Document section:
-- Start --

# 2019 Cruze Auto Volume Help!!



## Loudm0uth456 (Jan 5, 2021)

Hey! I'm new, I have been Googling for two days and figured I would dive in and ask here. How do I disable the automatic volume change for when I accelerate and decelerate. It's driving me crazy! Lol. I found instructions for older. But I do not see any configuration button on my infotainment center. Hellllp!! Lol thanks!!


----------



## Eddy Cruze (Jan 10, 2014)

Call the Chevrolet Infotainment Center (1-855-478-7767)


----------



## Chad20101 (Jul 23, 2019)

Loudm0uth456 said:


> Hey! I'm new, I have been Googling for two days and figured I would dive in and ask here. How do I disable the automatic volume change for when I accelerate and decelerate. It's driving me crazy! Lol. I found instructions for older. But I do not see any configuration button on my infotainment center. Hellllp!! Lol thanks!!

-- End --

Tasks and exercises:
[a] In the Cruze auto volume thread, what phone number does Eddy Cruze give for the Chevrolet Infotainment Center?
[b] Extend the Cruze auto volume thread from its last post onward.
The lines after this point come from a separate source.

Record set:
-- Start --

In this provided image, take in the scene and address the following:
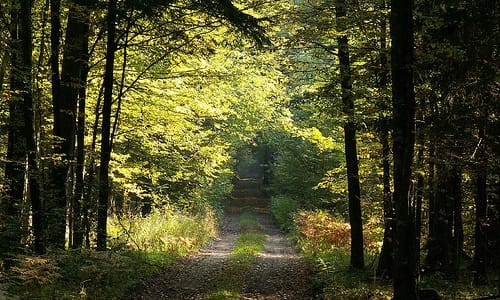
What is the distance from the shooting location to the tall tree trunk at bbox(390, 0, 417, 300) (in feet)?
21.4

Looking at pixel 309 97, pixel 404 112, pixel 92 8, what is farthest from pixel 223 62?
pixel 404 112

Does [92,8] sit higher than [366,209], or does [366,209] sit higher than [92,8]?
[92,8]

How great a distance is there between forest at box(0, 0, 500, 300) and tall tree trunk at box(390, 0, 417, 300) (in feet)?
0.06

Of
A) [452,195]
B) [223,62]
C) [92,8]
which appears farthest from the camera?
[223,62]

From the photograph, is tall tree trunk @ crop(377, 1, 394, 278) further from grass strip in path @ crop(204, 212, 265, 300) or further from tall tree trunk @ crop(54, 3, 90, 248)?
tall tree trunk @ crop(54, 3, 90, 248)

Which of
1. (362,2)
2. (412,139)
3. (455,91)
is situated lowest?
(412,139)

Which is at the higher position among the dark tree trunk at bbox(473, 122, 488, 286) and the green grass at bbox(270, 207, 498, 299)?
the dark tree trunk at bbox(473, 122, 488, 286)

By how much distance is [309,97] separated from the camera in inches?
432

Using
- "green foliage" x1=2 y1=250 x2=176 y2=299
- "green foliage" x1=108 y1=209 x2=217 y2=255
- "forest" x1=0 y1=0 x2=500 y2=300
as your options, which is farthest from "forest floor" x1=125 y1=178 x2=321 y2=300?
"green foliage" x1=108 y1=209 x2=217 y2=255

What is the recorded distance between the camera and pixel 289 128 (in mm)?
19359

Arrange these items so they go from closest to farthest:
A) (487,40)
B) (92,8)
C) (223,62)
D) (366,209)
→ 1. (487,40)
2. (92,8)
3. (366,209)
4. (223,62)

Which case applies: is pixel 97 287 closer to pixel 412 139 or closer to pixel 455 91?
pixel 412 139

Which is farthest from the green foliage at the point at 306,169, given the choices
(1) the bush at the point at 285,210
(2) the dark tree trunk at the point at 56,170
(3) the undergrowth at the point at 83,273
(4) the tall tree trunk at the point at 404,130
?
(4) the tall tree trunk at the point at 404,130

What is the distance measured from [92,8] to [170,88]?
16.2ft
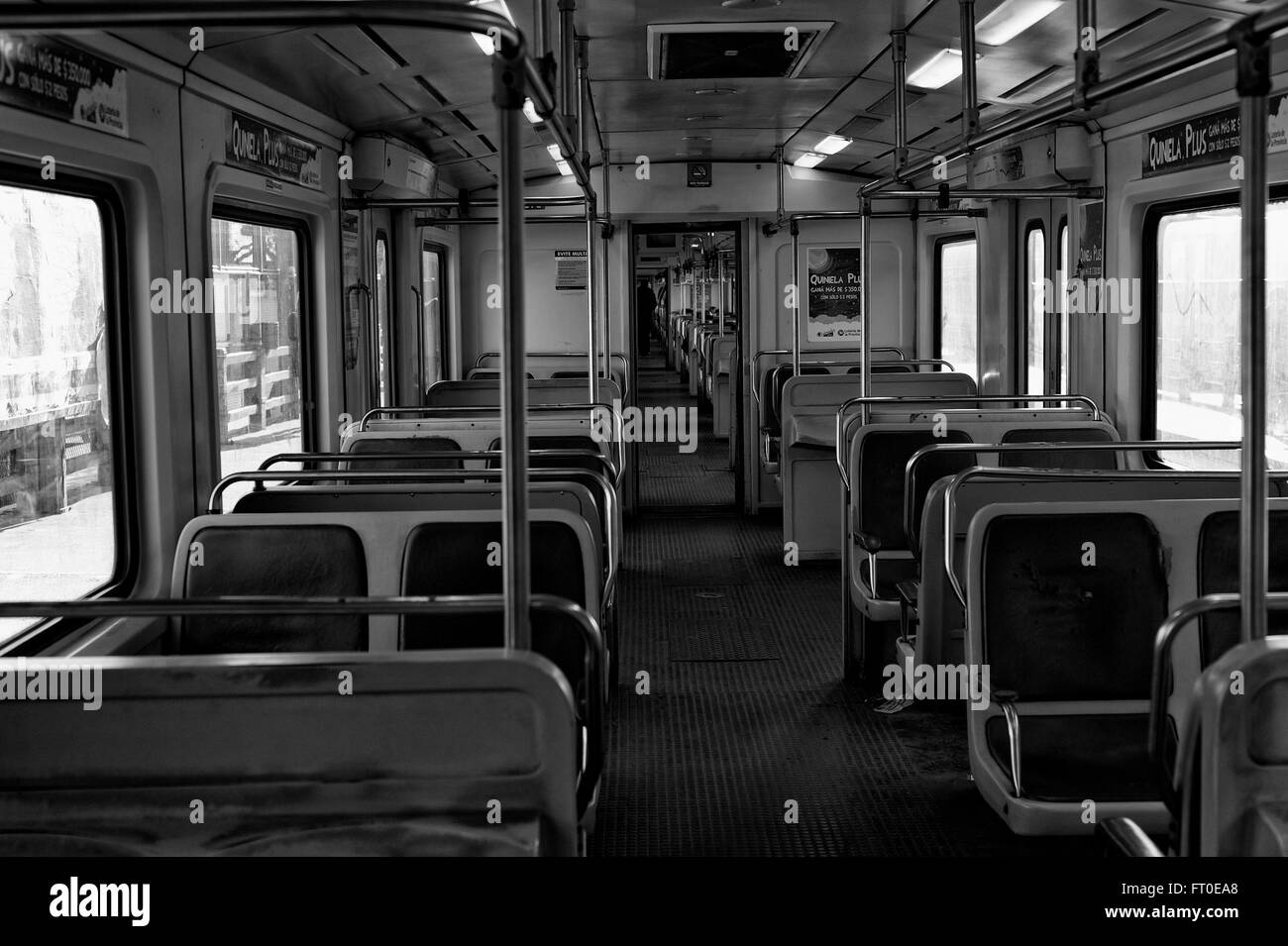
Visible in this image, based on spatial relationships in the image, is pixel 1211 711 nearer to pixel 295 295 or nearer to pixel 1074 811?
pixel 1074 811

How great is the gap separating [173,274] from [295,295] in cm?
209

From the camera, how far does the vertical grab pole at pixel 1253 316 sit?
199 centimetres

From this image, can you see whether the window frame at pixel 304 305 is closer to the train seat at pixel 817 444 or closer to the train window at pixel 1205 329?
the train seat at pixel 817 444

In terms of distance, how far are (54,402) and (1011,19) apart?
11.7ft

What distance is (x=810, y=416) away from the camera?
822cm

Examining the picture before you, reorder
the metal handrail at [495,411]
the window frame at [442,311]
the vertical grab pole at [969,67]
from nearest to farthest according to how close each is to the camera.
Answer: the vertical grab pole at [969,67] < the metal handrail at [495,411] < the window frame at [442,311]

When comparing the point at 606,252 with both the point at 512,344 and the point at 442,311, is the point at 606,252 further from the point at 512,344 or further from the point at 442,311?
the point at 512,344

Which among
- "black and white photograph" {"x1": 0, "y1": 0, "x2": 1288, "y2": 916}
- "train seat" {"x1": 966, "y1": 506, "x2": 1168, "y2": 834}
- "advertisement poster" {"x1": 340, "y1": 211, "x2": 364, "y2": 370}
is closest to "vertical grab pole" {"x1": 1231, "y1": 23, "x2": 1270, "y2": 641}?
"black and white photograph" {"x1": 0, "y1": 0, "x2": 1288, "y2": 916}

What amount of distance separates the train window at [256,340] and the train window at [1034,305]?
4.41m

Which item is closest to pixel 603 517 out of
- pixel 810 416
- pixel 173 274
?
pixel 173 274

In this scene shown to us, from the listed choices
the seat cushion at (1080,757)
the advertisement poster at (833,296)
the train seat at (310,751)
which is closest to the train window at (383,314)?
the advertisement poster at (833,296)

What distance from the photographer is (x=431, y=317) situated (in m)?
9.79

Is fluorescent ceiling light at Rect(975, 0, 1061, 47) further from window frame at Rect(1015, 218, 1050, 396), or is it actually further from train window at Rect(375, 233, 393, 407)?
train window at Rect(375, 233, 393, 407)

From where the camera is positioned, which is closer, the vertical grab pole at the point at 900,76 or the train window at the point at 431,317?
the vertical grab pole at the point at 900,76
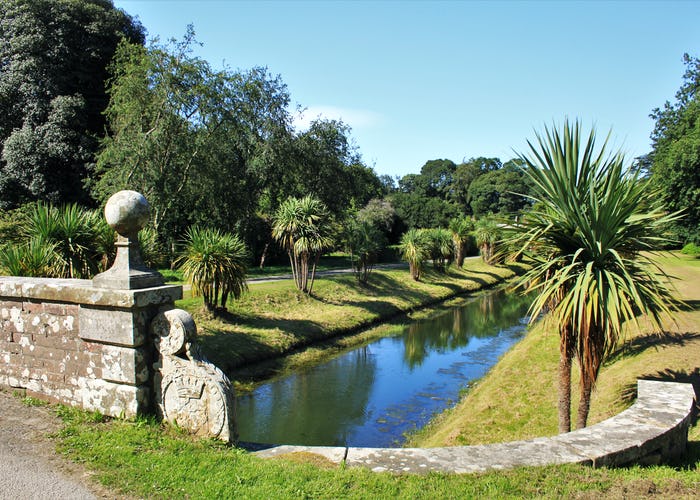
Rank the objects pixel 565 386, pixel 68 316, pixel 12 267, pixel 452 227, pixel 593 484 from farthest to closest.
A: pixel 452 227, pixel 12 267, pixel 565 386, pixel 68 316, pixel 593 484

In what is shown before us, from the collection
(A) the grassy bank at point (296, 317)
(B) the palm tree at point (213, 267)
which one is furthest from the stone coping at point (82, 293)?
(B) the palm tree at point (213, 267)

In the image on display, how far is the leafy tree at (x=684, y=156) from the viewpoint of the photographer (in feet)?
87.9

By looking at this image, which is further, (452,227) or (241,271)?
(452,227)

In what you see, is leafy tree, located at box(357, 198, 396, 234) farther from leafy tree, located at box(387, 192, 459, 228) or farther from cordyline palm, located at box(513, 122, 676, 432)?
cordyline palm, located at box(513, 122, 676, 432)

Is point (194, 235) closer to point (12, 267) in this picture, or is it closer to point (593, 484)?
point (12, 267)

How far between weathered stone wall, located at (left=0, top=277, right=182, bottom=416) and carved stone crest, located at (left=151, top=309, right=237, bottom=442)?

-- End --
-- Start --

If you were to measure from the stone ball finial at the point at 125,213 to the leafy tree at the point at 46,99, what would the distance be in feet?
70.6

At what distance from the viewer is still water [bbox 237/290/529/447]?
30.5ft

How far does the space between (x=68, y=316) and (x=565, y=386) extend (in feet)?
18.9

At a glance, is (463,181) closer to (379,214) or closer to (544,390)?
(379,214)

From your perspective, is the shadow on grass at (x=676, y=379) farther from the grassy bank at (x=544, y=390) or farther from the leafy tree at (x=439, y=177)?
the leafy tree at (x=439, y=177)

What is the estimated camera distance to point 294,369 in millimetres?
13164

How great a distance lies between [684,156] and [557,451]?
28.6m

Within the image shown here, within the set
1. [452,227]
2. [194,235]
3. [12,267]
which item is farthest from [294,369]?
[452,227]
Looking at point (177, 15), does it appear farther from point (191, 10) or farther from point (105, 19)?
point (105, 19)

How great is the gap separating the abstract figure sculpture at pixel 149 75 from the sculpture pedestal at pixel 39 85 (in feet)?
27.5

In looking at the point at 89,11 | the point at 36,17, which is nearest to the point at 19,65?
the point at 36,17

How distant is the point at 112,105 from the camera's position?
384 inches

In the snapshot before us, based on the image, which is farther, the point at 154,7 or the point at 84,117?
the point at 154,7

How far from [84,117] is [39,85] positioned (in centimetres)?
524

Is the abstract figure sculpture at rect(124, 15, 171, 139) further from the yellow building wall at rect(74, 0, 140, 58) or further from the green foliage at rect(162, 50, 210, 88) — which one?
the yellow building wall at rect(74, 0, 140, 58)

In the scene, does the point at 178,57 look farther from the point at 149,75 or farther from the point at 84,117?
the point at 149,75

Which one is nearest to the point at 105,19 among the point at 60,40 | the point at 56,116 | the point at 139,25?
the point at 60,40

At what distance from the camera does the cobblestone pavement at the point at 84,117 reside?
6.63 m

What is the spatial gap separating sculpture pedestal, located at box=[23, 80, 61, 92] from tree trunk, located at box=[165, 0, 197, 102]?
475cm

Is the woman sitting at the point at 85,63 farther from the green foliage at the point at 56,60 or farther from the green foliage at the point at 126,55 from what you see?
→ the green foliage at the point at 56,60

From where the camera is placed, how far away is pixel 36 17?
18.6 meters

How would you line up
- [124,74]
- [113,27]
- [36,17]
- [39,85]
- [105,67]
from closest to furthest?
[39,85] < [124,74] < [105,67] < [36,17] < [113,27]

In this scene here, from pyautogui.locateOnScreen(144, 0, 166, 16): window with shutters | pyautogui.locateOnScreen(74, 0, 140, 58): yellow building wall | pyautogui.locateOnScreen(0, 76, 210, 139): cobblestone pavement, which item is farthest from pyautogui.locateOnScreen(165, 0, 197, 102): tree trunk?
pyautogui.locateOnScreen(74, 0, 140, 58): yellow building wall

-- End --

Results in order:
[a] 1-855-478-7767

[b]
 Go to radio setting to turn off the auto volume feature .


----------



## Ma v e n (Oct 8, 2018)

Its in your infotainment owners manual, speed compensated volume or autovolume it's called. 

Home>settings>apps>audio>autovolume>off


----------



## Carminooch (Mar 23, 2018)

It depends on the size of your screen, which does your car come with? The instructions are different


----------



## jblackburn (Apr 14, 2012)

Carminooch said:


> It depends on the size of your screen, which does your car come with? The instructions are different


All 2019's have a (new) 7" radio.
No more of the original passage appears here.